During his 2025 Institute Address in the Walter G. Ehmer Theater, the president revealed that record enrollment, campaign fundraising, and research expenditures have positioned Georgia Tech ahead of schedule on the plan that runs through 2030.
The Four Big Bets
- Be a national leader in outcomes and value for all students.
- Double the annual number of degrees granted and non-degree learners.
- Double the scale and amplify the impact of our research enterprise.
- Build a national hub for innovation, creativity, and entrepreneurship in our city and around our campus.
Leading Value
- The Institute is ranked No. 1 in value among public colleges by the Princeton Review.
- Tech is the No. 1 public university for ROI 15, 20, and 30 years after graduation.

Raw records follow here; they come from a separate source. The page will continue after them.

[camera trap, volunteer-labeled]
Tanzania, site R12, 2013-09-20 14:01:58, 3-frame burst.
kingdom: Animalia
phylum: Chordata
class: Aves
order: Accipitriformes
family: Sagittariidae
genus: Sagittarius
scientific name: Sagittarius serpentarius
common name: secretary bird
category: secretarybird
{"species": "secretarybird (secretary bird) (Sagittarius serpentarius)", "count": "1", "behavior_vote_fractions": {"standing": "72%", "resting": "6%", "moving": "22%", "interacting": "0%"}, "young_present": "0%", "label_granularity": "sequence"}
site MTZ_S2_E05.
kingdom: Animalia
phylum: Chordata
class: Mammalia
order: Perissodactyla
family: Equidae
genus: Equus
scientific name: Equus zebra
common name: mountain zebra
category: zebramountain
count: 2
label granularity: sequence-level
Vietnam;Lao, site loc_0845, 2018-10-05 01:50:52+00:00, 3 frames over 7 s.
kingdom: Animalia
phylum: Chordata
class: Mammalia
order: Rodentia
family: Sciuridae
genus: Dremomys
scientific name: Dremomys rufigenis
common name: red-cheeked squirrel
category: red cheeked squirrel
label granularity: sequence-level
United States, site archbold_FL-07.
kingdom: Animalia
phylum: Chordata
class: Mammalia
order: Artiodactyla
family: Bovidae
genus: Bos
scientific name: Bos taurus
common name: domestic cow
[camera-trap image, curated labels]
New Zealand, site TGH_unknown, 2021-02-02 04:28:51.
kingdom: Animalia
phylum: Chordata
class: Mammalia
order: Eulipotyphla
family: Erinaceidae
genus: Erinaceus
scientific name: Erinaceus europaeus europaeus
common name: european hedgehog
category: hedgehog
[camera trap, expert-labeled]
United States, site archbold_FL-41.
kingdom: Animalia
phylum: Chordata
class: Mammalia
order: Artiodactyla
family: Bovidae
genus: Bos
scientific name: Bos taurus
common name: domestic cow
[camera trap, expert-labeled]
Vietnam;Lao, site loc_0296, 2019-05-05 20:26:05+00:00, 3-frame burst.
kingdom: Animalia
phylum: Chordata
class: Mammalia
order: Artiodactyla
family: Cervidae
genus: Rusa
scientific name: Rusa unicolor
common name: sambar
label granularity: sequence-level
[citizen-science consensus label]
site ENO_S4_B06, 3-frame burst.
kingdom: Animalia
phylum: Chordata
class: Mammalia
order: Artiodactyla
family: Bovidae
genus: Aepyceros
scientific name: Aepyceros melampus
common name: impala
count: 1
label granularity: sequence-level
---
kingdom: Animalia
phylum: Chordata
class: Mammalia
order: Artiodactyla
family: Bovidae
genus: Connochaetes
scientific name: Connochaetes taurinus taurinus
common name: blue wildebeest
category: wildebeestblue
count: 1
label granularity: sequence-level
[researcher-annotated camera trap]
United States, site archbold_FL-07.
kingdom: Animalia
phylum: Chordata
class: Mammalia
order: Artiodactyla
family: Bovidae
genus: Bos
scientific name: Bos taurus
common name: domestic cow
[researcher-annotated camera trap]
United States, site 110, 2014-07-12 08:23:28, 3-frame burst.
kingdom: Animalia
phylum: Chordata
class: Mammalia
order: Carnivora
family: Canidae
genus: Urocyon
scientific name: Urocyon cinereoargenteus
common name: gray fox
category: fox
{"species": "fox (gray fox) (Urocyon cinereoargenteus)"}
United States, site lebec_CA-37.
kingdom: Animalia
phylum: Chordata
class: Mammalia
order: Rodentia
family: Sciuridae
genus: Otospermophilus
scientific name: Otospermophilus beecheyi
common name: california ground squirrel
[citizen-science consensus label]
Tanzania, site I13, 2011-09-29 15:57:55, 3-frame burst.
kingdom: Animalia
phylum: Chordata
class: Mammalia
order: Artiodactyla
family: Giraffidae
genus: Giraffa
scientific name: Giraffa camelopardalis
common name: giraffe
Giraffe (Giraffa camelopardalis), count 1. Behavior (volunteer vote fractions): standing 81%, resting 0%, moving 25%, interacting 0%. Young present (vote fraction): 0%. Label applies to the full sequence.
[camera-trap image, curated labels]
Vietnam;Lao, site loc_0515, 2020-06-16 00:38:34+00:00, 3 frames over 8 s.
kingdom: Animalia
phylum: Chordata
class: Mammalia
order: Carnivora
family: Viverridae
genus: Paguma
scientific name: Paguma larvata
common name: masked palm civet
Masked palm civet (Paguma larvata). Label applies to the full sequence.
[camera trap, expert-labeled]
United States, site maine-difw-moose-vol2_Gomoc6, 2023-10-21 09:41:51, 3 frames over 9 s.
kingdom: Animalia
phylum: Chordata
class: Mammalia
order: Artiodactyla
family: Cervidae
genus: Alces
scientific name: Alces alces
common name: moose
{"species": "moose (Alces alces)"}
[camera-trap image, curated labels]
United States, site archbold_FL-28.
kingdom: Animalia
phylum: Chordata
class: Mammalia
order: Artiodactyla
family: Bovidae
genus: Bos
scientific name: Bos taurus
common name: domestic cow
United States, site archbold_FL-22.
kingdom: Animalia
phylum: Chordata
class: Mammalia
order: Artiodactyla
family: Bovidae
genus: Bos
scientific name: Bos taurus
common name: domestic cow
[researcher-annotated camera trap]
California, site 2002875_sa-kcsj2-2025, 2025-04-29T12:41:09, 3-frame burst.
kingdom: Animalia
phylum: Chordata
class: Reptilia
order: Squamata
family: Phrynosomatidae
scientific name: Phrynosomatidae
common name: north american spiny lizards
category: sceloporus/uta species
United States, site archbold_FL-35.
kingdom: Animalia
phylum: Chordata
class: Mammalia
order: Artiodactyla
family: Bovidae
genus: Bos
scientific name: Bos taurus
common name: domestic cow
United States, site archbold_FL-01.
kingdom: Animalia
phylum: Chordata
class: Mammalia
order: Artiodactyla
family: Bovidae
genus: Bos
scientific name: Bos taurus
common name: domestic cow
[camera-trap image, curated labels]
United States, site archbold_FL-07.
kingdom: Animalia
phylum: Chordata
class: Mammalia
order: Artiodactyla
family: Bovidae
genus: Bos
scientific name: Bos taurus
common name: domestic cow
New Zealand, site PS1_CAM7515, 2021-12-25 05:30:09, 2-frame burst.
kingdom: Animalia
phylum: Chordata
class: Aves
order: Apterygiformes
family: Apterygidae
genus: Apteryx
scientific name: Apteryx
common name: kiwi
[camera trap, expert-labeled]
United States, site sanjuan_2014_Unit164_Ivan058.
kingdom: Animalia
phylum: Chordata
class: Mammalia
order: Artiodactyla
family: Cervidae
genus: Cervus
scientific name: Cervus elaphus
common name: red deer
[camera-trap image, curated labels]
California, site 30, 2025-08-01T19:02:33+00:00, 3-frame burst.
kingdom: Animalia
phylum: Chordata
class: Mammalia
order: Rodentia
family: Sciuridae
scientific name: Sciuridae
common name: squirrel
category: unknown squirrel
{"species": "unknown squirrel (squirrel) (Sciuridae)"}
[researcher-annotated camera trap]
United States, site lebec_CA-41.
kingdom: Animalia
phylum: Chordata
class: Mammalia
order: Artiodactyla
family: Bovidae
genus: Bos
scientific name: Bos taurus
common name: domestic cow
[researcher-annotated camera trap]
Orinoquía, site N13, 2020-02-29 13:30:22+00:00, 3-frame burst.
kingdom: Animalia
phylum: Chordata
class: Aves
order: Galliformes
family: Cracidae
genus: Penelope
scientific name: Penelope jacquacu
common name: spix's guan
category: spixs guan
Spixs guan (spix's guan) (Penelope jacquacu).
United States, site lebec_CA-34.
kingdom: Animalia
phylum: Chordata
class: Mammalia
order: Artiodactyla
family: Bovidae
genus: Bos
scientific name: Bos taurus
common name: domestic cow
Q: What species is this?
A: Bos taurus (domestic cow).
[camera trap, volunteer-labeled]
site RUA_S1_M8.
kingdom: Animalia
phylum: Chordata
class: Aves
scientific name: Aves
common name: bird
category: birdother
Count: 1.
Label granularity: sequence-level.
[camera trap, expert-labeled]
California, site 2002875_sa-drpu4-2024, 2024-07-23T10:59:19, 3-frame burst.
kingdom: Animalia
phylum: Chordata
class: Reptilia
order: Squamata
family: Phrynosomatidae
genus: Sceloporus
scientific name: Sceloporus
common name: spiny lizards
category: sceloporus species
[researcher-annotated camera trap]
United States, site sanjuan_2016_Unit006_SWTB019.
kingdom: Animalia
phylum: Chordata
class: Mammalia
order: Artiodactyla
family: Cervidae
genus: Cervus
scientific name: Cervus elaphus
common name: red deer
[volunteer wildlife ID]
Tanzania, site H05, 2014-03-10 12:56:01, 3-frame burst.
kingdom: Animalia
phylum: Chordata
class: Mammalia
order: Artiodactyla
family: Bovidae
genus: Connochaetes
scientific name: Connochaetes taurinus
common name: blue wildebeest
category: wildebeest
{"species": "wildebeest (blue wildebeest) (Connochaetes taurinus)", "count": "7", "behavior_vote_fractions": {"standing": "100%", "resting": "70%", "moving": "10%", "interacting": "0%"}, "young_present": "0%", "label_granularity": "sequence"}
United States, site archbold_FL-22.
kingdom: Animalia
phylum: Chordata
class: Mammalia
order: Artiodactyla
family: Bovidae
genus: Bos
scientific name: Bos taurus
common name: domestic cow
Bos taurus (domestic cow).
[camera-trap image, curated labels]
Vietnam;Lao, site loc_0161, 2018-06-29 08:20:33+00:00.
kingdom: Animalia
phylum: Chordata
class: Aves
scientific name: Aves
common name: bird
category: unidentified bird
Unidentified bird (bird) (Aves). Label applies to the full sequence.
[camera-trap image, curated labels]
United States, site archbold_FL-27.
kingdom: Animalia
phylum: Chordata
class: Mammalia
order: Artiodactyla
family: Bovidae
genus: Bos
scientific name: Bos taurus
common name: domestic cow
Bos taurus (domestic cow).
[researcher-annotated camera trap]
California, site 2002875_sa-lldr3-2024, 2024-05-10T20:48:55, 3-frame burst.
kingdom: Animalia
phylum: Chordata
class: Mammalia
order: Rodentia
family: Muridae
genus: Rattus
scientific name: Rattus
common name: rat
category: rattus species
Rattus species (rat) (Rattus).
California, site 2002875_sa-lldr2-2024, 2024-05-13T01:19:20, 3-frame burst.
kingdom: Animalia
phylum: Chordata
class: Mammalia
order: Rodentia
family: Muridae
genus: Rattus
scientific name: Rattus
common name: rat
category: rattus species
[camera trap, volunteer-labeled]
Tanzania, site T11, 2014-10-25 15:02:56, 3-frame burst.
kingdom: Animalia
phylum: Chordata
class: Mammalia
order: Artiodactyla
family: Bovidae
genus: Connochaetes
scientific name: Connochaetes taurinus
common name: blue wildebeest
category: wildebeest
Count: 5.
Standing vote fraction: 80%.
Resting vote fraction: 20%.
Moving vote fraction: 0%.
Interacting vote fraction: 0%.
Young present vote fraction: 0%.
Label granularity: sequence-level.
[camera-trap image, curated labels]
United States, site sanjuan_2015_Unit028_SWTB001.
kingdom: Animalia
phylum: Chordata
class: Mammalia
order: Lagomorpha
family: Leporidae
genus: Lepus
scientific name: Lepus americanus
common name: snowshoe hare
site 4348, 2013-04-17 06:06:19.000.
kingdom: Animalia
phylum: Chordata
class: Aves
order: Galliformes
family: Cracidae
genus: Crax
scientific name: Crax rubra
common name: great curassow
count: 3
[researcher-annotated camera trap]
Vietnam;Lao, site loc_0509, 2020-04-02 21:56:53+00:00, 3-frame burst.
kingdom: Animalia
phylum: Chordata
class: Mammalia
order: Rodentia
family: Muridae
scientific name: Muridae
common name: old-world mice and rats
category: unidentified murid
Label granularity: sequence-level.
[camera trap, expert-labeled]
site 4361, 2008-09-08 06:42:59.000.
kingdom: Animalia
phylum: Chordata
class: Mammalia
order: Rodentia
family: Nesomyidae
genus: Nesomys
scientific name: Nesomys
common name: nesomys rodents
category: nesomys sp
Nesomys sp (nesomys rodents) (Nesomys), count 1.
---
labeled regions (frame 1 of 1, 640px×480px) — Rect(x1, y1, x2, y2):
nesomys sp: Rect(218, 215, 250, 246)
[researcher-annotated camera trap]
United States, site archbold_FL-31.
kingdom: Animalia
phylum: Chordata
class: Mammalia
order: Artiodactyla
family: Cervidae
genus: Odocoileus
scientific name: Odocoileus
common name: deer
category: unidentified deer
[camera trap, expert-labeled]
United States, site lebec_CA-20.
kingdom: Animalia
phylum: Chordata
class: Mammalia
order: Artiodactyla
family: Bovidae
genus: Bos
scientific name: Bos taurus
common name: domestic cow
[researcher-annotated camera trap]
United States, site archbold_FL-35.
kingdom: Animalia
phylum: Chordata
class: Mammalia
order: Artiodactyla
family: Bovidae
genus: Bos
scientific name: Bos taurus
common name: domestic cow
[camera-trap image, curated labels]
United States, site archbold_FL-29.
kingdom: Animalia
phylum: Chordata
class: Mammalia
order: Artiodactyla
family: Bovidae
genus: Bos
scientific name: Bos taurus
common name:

Calculating value takes into account the cost and time required to complete a degree. While in-state tuition has risen nationwide by an average of $2,200 since 2019, Georgia Tech has reduced its in-state tuition and fees by nearly 25% over the same period. Tech students continue to outpace the nation with a 93% graduation rate, 75% of whom finish in four years or less.
Striving to make a Georgia Tech education affordable to all is a key pillar of the strategic plan and the Transforming Tomorrow campaign. To create opportunities for students of all socioeconomic backgrounds, Tech had its most successful fundraising year in history, including the creation of a $100 million endowment for need-based scholarships.
The Institute's value to the state was reflected in a recent study published by the University System of Georgia, highlighting its $5.8 billion economic impact last year.
Record High Enrollment
- Goal: Confer 15,000 degrees by 2030
- 2024-25 academic year: 13,000 conferred
Despite a nationwide decline in high school graduates and students attending college, the Institute continued to grow and made significant strides toward doubling the number of degrees conferred.
Georgia Tech is now the largest university in the state, largely due to its online master’s programs enrolling 26,000 students. Undergraduate admission applicants reached a record high of 67,000 this year, and the class of 4,075 first-year students is the largest in the Institute's history, alongside 1,000 transfer students.
Research With Reach
- Goal: $1.67 billion in research expenditures by 2030
- Fiscal year 2025: $1.43 billion – 7% increase from FY2024
Research funding was put under a microscope in 2025, yet the president said that Tech remains on track to reach its 2030 goal.
“All this support is allowing us to advance areas of science and technology that are critical for our nation,” Cabrera said. "Think AI, space exploration, cybersecurity, and advanced defense systems. Surgical devices, new drugs and drug delivery systems, and technologies to assist people with brain injuries or disease. Whatever comes to mind when you think of human beings living better lives, chances are Georgia Tech researchers are working on and making contributions in that space.”
Space to Innovate
To keep pace with increasing enrollment and research expenditures, the Institute is addressing housing and creating new lab and creative spaces on campus.
- George and Scheller Towers: Set to open in 2026, the towers will provide 416,500 square feet of classroom, lab, and retail space in Tech Square.
- The Biltmore Transformation: A hub for the city’s entrepreneurs to collaborate on the Tech campus.
- Creative Quarter: Tech’s latest planned innovation district, where new technologies for producing art will be developed and shared.
- Curran Street Residence Hall: 860 additional beds for first-year students.
Helping Atlanta toward its goal of becoming a top technology hub, Georgia Tech accounted for a record 143 startups, 464 invention disclosures, and 124 patents granted in the past fiscal year.
The Road Ahead
“These results were neither inevitable nor easy. We weren’t propelled by favorable winds; rather, in many cases, we sailed upwind and against the currents,” Cabrera said. “What is happening at Georgia Tech is not a case of a rising tide lifting all boats. We are beating the odds. This is the result of the hard work and determination of an extraordinary academic community committed to making a bigger difference, no matter the trends, the market forces, or the political context we face.”
During the address, Cabrera also announced the largest individual gift in Georgia Tech’s history. A $100 million bequest from the late John W. Durstine, a 1957 Tech graduate in mechanical engineering, will establish endowed chairs, professorships, and faculty awards in the George W. Woodruff School of Mechanical Engineering.